It looked like Baze had a good chance to win the 1998 Kentucky Derby with Event of the Year. That colt was going to take a four-for-four career record into the Run for the Roses, with Baze aboard for each of those four victories. However, Event of the Year was not able to run in the Kentucky Derby because of a knee injury sustained eight days before the race.
When Hawkster ran a freakish race and broke the 1 1/2-mile world record in
the 1989 Oak Tree Invitational, Baze was the pilot. Baze had picked up the mount as a replacement for Patrick Valenzuela. When Hawkster opened a big early lead, nearly everyone felt he couldn’t possibly then win such a long race. Hawkster reached the finish line the first time, with a lap to go, leading by seven lengths. He was nine in front with a half-mile left to run. But win he did, by four lengths, completing the 1 1/2 miles in 2:22 4/5.
Baze rode champion Shared Belief in one of his races. Shared Belief was voted a 2013 Eclipse Award as champion 2-year-old male. In Shared Belief’s first start at 3, he won a six-furlong allowance race at Golden Gate by 4 1/4 lengths with Baze in the saddle. Baze also was aboard Shared Belief in a number of morning workouts at that track.

........

> **Set task 1**
Count the lines of the records that contain the word "these", and give only that number.
The passage about Baze's rides and the records bear no relation to each other.

........

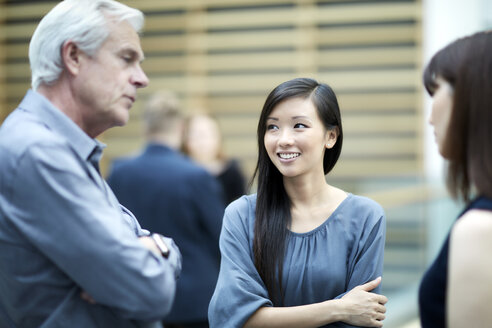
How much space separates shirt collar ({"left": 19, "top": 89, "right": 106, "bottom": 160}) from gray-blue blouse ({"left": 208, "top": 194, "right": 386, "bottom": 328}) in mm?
595

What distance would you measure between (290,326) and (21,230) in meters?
0.83

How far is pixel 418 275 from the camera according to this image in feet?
16.3

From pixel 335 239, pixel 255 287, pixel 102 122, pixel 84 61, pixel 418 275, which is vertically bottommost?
pixel 418 275

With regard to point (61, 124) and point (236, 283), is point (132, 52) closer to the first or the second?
point (61, 124)

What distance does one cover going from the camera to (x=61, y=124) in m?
1.61

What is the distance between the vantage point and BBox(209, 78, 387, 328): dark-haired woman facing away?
188 centimetres

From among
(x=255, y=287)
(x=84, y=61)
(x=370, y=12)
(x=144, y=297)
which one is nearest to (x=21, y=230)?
(x=144, y=297)

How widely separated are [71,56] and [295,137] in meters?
0.74

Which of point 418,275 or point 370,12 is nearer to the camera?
point 418,275

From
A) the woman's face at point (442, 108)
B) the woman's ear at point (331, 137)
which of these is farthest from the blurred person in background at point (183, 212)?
the woman's face at point (442, 108)

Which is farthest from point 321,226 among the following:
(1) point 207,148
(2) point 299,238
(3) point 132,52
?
(1) point 207,148

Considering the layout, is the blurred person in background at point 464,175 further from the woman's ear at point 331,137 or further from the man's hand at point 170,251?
the man's hand at point 170,251

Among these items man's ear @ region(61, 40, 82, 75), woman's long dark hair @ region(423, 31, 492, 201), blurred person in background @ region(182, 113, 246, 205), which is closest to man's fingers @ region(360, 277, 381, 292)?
woman's long dark hair @ region(423, 31, 492, 201)

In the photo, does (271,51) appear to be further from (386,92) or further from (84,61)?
(84,61)
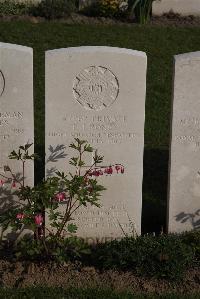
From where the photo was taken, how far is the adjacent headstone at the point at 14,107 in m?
5.86

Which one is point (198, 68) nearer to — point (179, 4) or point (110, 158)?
point (110, 158)

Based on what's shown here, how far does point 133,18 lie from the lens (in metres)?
14.2

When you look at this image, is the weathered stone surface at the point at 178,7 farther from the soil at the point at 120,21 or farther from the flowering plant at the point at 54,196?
the flowering plant at the point at 54,196

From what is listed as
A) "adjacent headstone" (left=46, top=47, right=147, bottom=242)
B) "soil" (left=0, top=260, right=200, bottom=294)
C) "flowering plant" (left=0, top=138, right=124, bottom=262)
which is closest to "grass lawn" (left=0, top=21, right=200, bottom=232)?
"adjacent headstone" (left=46, top=47, right=147, bottom=242)

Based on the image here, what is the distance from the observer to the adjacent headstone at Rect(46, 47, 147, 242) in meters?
5.91

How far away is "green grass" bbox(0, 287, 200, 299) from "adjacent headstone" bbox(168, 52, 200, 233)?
1080mm

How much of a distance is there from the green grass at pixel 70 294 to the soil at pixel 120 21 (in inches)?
356

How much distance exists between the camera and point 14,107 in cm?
599

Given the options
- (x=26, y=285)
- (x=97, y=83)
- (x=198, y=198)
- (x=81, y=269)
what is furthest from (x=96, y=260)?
(x=97, y=83)

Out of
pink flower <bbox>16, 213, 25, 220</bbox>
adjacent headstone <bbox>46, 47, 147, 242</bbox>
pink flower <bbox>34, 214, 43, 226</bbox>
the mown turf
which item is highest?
the mown turf

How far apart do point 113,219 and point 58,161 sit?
81 cm

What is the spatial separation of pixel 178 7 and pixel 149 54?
10.5ft

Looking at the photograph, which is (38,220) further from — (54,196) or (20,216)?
(54,196)

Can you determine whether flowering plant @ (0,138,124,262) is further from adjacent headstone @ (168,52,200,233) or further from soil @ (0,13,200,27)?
soil @ (0,13,200,27)
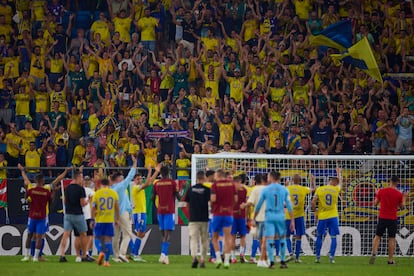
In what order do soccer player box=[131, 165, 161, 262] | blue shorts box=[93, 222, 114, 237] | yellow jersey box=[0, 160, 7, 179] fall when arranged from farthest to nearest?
yellow jersey box=[0, 160, 7, 179], soccer player box=[131, 165, 161, 262], blue shorts box=[93, 222, 114, 237]

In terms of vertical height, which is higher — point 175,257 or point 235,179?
point 235,179

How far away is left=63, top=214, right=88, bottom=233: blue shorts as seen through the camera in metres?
27.1

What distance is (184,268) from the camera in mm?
25172

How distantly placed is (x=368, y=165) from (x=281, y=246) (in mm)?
7042

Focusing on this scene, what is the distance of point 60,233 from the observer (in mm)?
31484

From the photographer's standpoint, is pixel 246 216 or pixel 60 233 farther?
pixel 60 233

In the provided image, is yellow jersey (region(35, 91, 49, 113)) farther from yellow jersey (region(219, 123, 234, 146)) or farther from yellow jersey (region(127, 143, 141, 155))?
yellow jersey (region(219, 123, 234, 146))

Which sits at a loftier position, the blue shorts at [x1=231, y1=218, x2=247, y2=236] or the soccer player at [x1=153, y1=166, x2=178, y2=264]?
the soccer player at [x1=153, y1=166, x2=178, y2=264]

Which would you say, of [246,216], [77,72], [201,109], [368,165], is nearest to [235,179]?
[246,216]

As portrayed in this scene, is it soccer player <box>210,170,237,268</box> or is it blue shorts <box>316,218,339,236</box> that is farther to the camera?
blue shorts <box>316,218,339,236</box>

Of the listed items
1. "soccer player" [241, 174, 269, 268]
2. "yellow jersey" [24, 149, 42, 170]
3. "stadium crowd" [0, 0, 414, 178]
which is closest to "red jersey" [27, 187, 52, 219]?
"soccer player" [241, 174, 269, 268]

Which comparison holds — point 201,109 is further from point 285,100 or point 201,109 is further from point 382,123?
point 382,123

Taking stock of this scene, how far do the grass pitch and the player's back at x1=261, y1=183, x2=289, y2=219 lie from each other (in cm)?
129

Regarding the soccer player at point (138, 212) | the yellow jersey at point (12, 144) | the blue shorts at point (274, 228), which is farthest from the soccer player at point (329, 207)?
the yellow jersey at point (12, 144)
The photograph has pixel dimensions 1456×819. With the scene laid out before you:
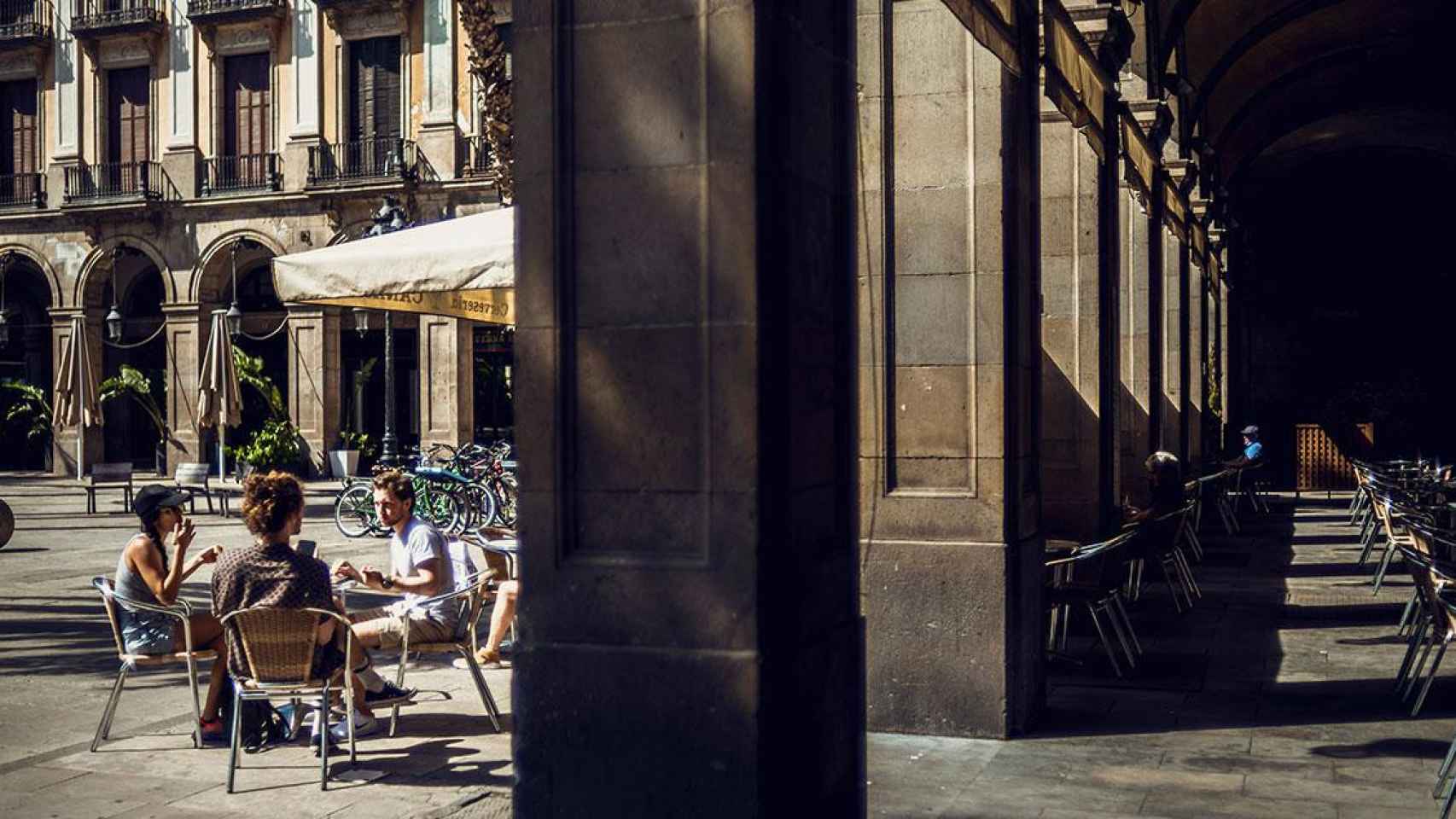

........

> **Set task 2**
Summarize the passage about Baze's rides in two sentences.

> **Expected output 1**
2

> **Expected output 2**
Baze seemed to have a good chance in the 1998 Kentucky Derby aboard the unbeaten Event of the Year, but the colt could not run because of a knee injury sustained eight days before the race. Baze also piloted Hawkster to a four-length win in world-record time at 1 1/2 miles in the 1989 Oak Tree Invitational, and he rode 2013 champion 2-year-old male Shared Belief to a 4 1/4-length allowance victory at Golden Gate.